> _Permintaan_
Tolong salin ulang kata demi kata bagian daftar di bawah, mulai dari baris yang memuat "Between pixel 30" sampai baris yang memuat "y=159), (x=25, y=184)", termasuk kedua baris tersebut.

> _Bahan yang Diberikan_
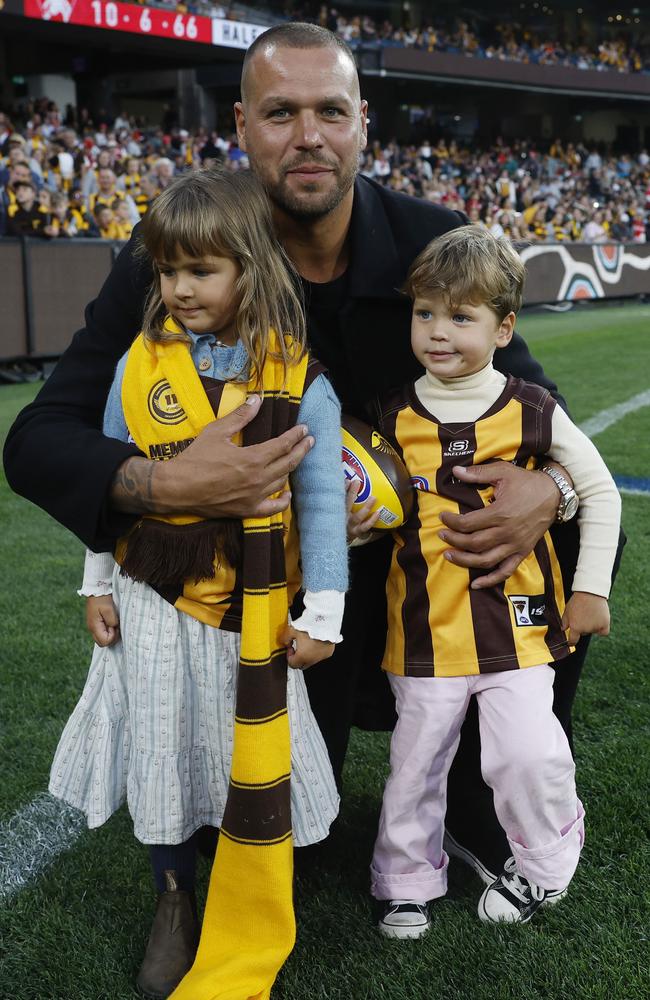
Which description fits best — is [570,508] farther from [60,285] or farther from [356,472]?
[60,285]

--

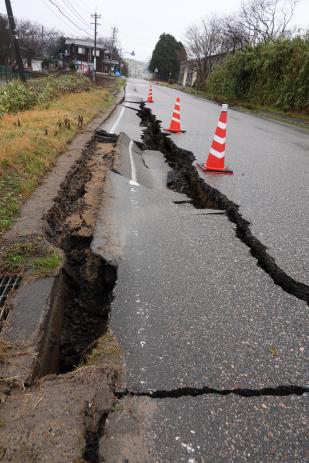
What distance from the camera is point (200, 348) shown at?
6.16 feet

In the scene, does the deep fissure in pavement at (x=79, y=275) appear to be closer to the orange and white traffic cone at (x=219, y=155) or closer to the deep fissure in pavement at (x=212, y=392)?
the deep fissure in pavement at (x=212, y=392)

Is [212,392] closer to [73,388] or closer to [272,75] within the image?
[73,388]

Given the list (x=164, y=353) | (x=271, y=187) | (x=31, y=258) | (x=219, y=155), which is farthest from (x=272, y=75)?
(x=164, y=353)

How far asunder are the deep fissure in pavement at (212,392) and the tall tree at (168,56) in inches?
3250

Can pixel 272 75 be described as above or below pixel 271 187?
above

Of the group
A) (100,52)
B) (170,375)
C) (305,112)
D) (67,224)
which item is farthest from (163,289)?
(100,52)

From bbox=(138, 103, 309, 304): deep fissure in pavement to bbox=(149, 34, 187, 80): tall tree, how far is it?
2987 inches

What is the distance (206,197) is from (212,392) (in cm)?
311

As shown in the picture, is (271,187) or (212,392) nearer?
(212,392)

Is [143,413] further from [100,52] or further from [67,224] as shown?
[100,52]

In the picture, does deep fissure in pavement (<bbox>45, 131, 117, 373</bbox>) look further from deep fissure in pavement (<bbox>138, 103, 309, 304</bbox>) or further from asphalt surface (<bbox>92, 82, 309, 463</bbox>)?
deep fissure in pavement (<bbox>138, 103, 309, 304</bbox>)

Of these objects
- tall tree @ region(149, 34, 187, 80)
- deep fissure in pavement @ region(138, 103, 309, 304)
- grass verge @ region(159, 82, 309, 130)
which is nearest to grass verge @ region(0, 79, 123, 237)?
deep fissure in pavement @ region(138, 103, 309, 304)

--

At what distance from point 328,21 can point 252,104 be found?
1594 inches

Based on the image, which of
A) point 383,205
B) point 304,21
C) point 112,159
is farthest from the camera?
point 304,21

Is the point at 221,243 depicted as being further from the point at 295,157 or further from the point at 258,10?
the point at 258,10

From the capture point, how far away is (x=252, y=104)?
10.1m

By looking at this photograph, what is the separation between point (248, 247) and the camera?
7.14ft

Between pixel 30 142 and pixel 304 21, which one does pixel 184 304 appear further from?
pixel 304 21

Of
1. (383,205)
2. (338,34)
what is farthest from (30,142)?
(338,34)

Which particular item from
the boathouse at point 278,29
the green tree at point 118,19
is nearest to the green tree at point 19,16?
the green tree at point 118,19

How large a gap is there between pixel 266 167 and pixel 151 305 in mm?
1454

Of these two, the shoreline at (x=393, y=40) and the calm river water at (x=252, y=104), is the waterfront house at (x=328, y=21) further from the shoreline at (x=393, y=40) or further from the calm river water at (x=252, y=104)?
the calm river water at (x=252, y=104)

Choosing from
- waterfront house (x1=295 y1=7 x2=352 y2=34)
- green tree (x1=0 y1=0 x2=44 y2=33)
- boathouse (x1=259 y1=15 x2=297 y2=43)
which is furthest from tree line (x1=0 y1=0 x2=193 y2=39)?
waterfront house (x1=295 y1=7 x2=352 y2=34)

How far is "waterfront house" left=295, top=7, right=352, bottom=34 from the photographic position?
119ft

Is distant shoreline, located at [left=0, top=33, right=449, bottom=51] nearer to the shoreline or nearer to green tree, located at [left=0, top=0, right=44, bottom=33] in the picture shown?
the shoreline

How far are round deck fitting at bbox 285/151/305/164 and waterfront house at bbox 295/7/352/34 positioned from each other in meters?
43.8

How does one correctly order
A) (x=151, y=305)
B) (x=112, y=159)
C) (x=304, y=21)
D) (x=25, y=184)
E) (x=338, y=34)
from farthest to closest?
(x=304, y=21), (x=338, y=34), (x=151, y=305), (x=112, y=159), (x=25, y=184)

> _Penyelesaian_
Between pixel 30 142 and pixel 304 21, which one does pixel 184 304 appear further from?
pixel 304 21

Of
1. (383,205)
2. (338,34)
what is farthest from (30,142)?
(338,34)

Which particular item from
the boathouse at point 278,29
the green tree at point 118,19
is nearest to the green tree at point 19,16?
the green tree at point 118,19

How large a gap is there between pixel 266 167 and pixel 151 305 in mm?
1454

Of these two, the shoreline at (x=393, y=40) and the calm river water at (x=252, y=104), is the waterfront house at (x=328, y=21) further from the shoreline at (x=393, y=40) or further from the calm river water at (x=252, y=104)?
the calm river water at (x=252, y=104)

Choosing from
- waterfront house (x1=295 y1=7 x2=352 y2=34)
- green tree (x1=0 y1=0 x2=44 y2=33)
- boathouse (x1=259 y1=15 x2=297 y2=43)
which is furthest from tree line (x1=0 y1=0 x2=193 y2=39)?
waterfront house (x1=295 y1=7 x2=352 y2=34)

How far is "waterfront house" left=295, top=7, right=352, bottom=34 from the photographic position?
119ft

Is distant shoreline, located at [left=0, top=33, right=449, bottom=51] nearer to the shoreline or nearer to green tree, located at [left=0, top=0, right=44, bottom=33] in the picture shown?
the shoreline

How far are round deck fitting at bbox 285/151/305/164 and waterfront house at bbox 295/7/352/34 positioned from each other in meters?
43.8

How does one correctly order
A) (x=151, y=305)
B) (x=112, y=159)
C) (x=304, y=21)
D) (x=25, y=184)
E) (x=338, y=34)
from farthest to closest?
(x=304, y=21), (x=338, y=34), (x=151, y=305), (x=112, y=159), (x=25, y=184)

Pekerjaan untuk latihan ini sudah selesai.